← Signals
- libssh2
- cve-2026-55200
- ssh
- exploitarium
news
libssh2 CVE-2026-55200 Packet Length Integer Wrap
Unchecked SSH packet_length wraps allocation to 19 bytes while logical length stays 0xffffffff — local RCE harness models post-allocation misuse.
Summary
Unchecked SSH packet_length wraps allocation to 19 bytes while logical length stays 0xffffffff — local RCE harness models post-allocation misuse. This proof-of-concept is one of 30 folders in the Exploitarium collection.
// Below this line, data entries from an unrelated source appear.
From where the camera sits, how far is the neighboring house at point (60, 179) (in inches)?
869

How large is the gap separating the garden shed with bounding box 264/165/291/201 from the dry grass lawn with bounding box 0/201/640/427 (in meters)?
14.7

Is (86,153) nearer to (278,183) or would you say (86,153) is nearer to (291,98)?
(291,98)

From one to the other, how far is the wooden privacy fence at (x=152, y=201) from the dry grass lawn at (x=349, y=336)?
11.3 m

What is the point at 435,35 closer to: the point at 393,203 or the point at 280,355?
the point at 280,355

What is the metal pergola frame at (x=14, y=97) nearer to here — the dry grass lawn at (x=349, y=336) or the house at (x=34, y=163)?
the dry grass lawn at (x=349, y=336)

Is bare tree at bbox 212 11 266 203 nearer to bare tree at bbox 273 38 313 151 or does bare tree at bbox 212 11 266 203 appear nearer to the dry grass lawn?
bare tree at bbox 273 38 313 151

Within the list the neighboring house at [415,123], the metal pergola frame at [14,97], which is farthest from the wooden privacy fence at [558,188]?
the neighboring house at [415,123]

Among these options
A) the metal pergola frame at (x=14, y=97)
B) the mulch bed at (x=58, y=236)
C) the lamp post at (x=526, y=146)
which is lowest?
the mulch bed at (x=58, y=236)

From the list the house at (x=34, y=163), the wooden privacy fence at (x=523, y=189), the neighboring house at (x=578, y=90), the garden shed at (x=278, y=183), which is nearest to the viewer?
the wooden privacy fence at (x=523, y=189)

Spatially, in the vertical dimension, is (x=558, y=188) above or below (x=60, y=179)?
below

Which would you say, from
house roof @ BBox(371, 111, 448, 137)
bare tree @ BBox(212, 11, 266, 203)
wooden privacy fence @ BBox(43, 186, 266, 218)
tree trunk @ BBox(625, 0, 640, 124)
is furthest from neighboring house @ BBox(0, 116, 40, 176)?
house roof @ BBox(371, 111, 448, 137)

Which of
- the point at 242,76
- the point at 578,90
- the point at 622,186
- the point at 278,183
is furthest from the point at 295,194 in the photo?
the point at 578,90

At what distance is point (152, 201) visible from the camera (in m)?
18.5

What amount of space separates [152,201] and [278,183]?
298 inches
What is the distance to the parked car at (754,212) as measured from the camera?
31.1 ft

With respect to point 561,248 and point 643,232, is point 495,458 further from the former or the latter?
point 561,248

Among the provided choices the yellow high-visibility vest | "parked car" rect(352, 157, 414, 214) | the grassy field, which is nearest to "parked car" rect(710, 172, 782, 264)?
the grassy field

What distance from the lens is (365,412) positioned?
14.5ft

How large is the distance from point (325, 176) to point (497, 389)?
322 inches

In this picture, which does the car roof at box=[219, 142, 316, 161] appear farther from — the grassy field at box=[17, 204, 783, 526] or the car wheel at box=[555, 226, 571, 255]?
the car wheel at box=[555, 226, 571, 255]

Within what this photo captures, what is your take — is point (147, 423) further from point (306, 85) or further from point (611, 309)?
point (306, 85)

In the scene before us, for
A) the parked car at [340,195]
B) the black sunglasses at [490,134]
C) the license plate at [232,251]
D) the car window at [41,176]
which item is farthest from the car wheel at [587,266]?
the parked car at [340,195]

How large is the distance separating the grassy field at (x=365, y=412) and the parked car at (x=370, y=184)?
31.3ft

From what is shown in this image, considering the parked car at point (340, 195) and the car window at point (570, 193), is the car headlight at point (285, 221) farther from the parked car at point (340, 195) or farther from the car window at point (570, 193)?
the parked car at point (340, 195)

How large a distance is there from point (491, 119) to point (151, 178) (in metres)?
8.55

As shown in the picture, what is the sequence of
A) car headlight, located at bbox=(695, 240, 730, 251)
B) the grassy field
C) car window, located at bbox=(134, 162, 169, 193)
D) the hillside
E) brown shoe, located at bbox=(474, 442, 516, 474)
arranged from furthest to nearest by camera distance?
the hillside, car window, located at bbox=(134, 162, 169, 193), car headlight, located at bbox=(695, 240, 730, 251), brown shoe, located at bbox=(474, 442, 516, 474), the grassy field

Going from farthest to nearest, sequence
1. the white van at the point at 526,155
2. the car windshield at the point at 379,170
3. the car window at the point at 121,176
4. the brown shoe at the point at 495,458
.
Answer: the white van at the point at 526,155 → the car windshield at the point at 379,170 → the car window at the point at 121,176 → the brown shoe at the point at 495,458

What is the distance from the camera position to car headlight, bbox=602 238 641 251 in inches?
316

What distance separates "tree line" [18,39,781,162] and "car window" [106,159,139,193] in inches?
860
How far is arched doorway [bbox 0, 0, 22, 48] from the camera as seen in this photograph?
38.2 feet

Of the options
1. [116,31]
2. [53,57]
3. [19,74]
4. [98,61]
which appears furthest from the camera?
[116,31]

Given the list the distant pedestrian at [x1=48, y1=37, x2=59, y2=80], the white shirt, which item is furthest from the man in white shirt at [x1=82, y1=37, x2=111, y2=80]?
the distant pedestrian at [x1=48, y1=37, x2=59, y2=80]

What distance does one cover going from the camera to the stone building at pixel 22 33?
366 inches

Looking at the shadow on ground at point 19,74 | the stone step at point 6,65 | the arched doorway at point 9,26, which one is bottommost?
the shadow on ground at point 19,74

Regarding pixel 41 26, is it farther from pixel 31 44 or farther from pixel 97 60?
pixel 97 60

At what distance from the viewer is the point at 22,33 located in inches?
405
OFFSITE.DARK summarizes the upstream README and PoC design; we did not discover or weaponize this flaw.
Key Findings
| Finding | Detail |
|---|---|
| Product / target | libssh2 ≤ 1.11.1 (fixed 97acf3df) |
| CVE | CVE-2026-55200 |
| Primitive | packet_length=0xffffffff → alloc size 19 via 32-bit wrap |
| Impact | Heap corruption / control hijack in SSH client paths using vulnerable transport read. |
Attack Chain
Malicious SSH server → ssh2_transport_read → undersized alloc → harness callback overwrite
Mitigation
Upgrade libssh2 past 1.11.1; reject oversized packet_length before addition.